Opened 3 years ago

Last modified 3 years ago

#1443 new enhancement

[smartd] fix for otherwise always aborted selftests

Reported by: Ch.Ris Owned by:
Priority: minor Milestone: undecided
Component: smartd Version:
Keywords: smartd.conf Cc:

Description

Bug:

smartd is often not able to schedule successful selftests on temporarily idle disks (i.e. especially at night when selftests should run).

This often happens because external disk adapters abort the test with power saving features, but it is also the case when the OS or a utility like hd-idle is configured to issue spin-down commands on idle disks when the disk's own power saving features are not available or accessible.

FAQ item:

https://www.smartmontools.org/wiki/FAQ#Whyarelongself-testskeepgettinginterrupted

Problems:

  • Most often the adapter's power saving features can not be configured nor be disabled.
  • It's not trivial to externally generate artificial disk activity or temporarily disable OS power saving features to allow the smartd scheduled selftests to finish.

Proposed solution:

Make the smartd scheduled selftest work, by letting smartd poll some disk information after triggering the selftest, as long as the selftest is running.

Proof of concept:

It's a working workaround to start a test manually and then "smartctl -a" in a while loop:

while smartctl -a /dev/sdX | grep -q "in progress" ; do sleep 60; done

Change History (24)

comment:1 by Christian Franke, 3 years ago

Keywords: smartd.conf added
Milestone: unscheduled
Priority: majorminor
Type: defectenhancement

Makes sense. Would require a new smartd.conf directive, an additional internal time interval independent of -i option and separate implementations for ATA/SATA and (possibly later) SCSI/SAS.

Please report details about your proof of concept (platform, adapter, disk, ...).

Please test which of the following smartctl commands are sufficient (or not) to prevent the spin down:

smartctl -d TYPE -n never /dev/sdX
smartctl -d TYPE -i /dev/sdX
smartctl -d TYPE -H /dev/sdX
smartctl -d TYPE -c /dev/sdX
smartctl -d scsi -i /dev/sdX

Make sure to disable device type auto-detection by specifying the appropriate device TYPE (sat, usb*) or scsi in the last testcase. Without -d, additional commands (e.g. SCSI INQUIRY) may be issued and may produce misleading results.

comment:2 by Ch.Ris, 3 years ago

Identified some problems and a solution.

I could test with a directly connected sata drive under hd-idle power management and one connected to a VIA usb3-to-sata adapter (all x86_64).

At the end I found my initial "proof of concept" and all the other smartctl keep-awake command candidates did only work by accident: When starting the selftest while the disk already was in standby, and there actually was absolutely no other disk activity (smartctl readouts don't count) during the entire selftest. The powermanagement would then simply not issue a new power saving command during the selftest, assuming the disk to be spun-down all the time.

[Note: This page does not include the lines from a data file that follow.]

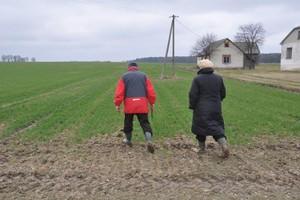 IUNG: Na razie pogoda sprzyja uprawom zbóż
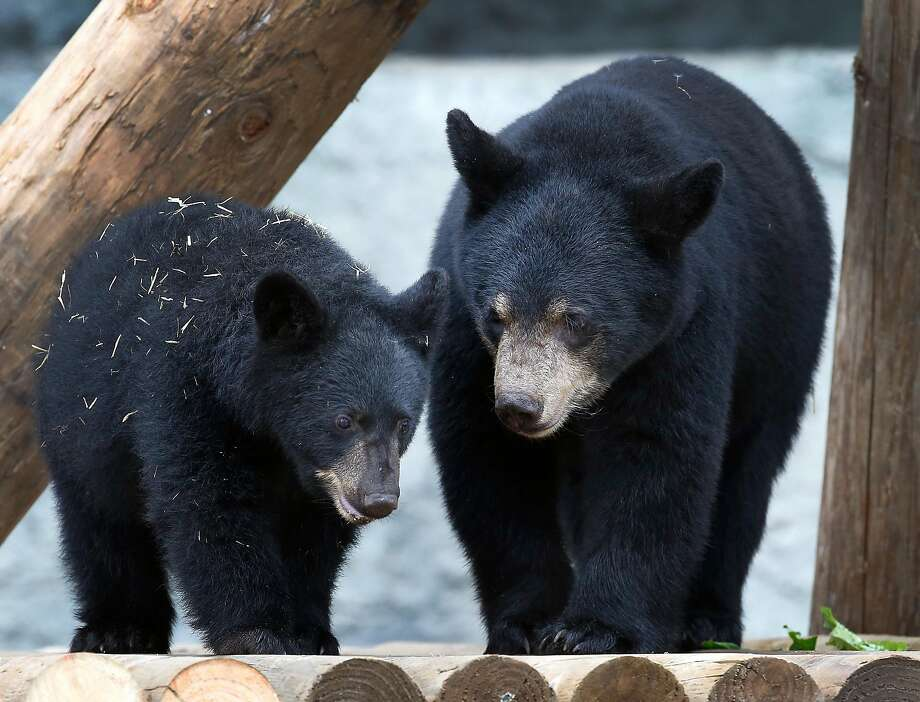 Orphaned black bear cubs Juneau (left), a 40-pound female, and Valdez, a 90-pound male, explore their new home at the San Francisco Zoo.  They're named for the areas of Alaska where they were found. Photo: Paul Chinn, The Chronicle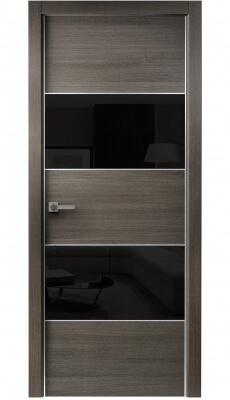 Titanium Interior Door Gray Chestnut / Black Glass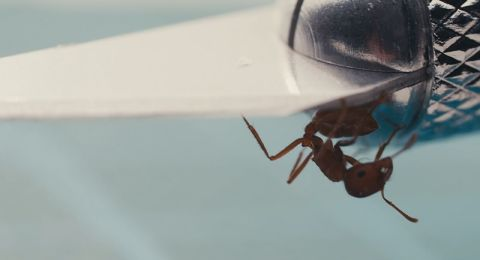 An ant in Masking Threshold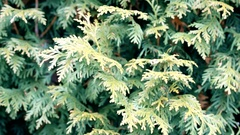 Green thuja branches stirred by breeze Stock Footage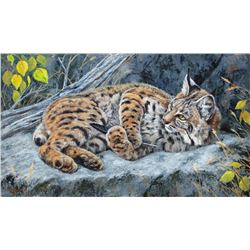 Momentary Distraction- Bobcat, by Leslie Kirchner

(Additional irritation was caused by the Seagate Firecuda drive, as it does not seem to actually always have to spin-up when going from standby into active, due to its SSD cache.)

But here are the conclusions about what worked:

  • Reliably working for all setups were only keep-awake commands doing disk writes, i.e. did simply touch $MOUNTPOINT/smartd-selftest-keep-awake.file. (Reads could come from a buffer and not reach the adapter.)
  • The first such keep-awake command MUST be executed before starting the selftest, to ensure the disk is active and the host powermangement won't spin-down and stop the selftest before smartd's first keep-alive.
  • From the given smartctl commands I only saw info about the still running selftest in the output of "smartctl -a" (to properly stop the keep-awakes after the selftest is done). So smartd would probably have to poll the drive for the selftest progress with the shorter interval, and issue a separate keep-awake command as long as the selftest is still running.
  • I guess the implementation could be the same for ATA/SATA/SCSI/SAS etc., but may be needing a keep-awake "mountpoint" or "touchpoint" path in smartd.conf, or is that detectable?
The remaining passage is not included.